Influência da ancestralidade e desafios pessoais
Desde a infância, Anitta cultivou uma forte conexão com diferentes tradições religiosas. Filha de um pai umbandista e de uma mãe devota do candomblé, a artista revelou que as práticas de fé sempre fizeram parte de sua vida.
Em seu relato, Anitta comentou como a cobrança para se posicionar politicamente em 2018 a levou a falar sobre sua religiosidade. Enfrentando preconceitos, ela disse que a revelação sobre sua ligação com o candomblé poderia impactar sua carreira e contratos publicitários.

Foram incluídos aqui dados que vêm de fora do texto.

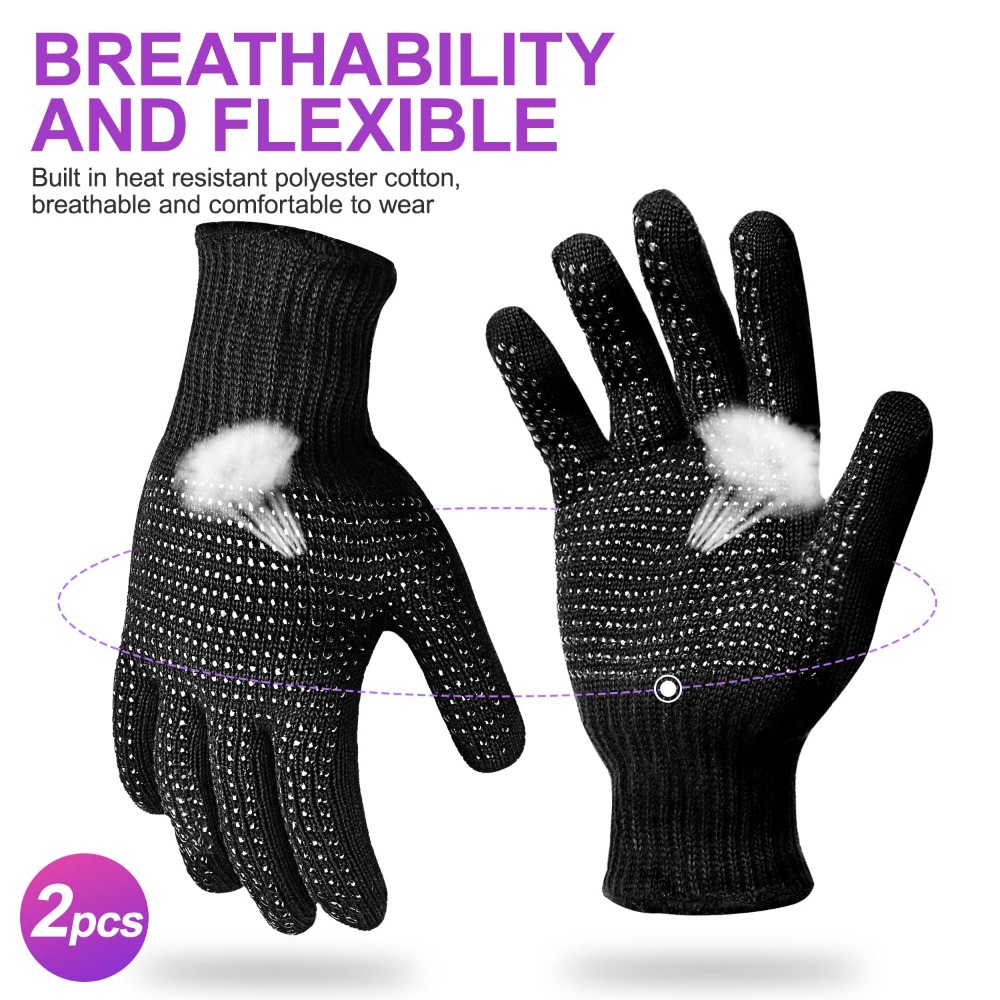 Heat Resistant Glove - Термостойкие перчатки с силиконовыми волнистыми вставками,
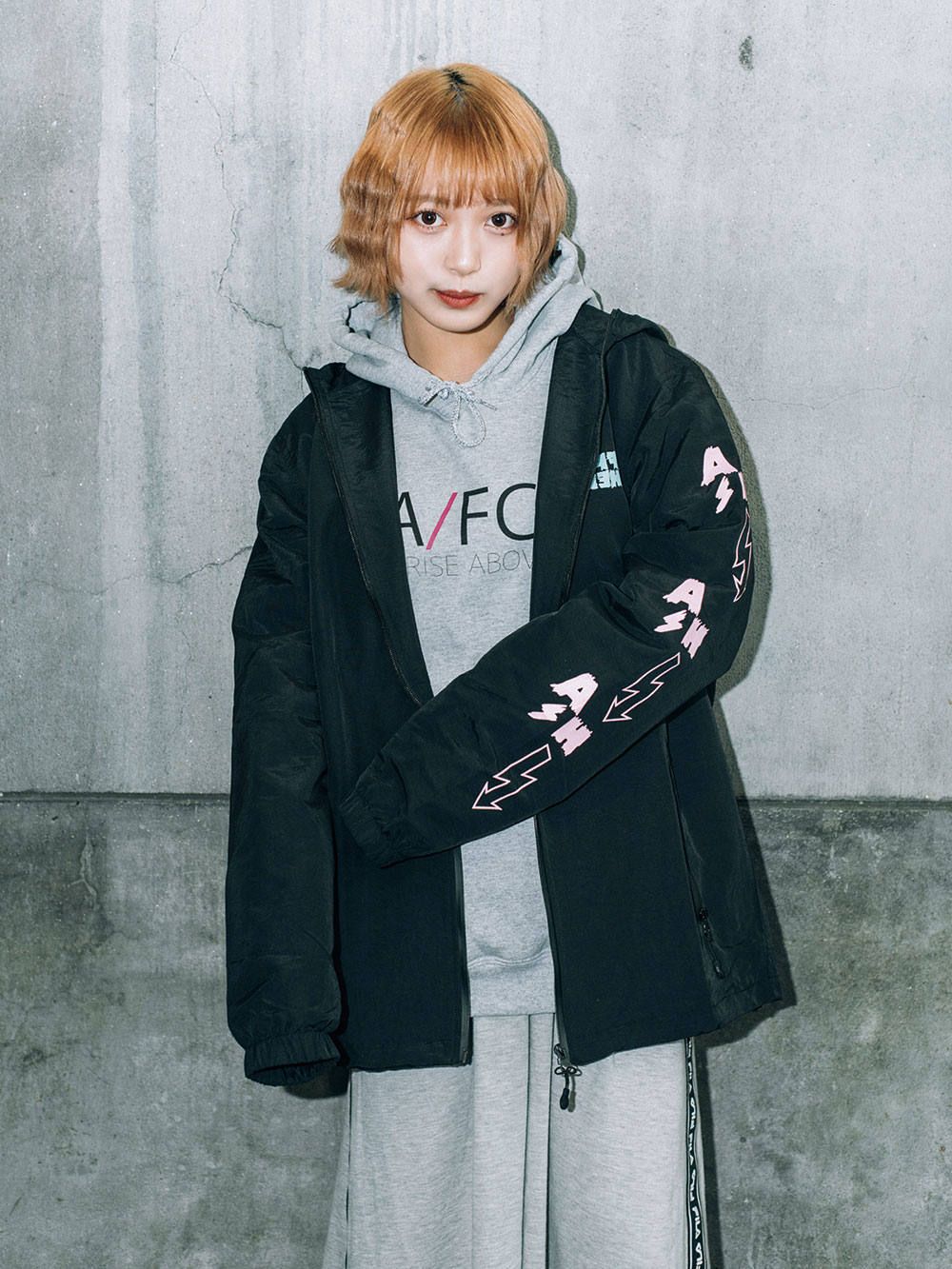 AFFECTER × HEDWiNG Nylon Zip Jacket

Ela também se lembrou da influência de Carmen Miranda, refletindo sobre as semelhanças entre as trajetórias e desafios que ambas enfrentaram na indústria da música. Anitta citou a saúde como um aspecto crítico, revelando que a rotina intensa a levou a procurar ajuda profissional.
O programa contou com a participação de diversos convidados, incluindo o babalorixá Rodney William e a diretora artística do novo álbum, Nídia Aranha, destacando a importância da conexão cultural e espiritual na obra de Anitta.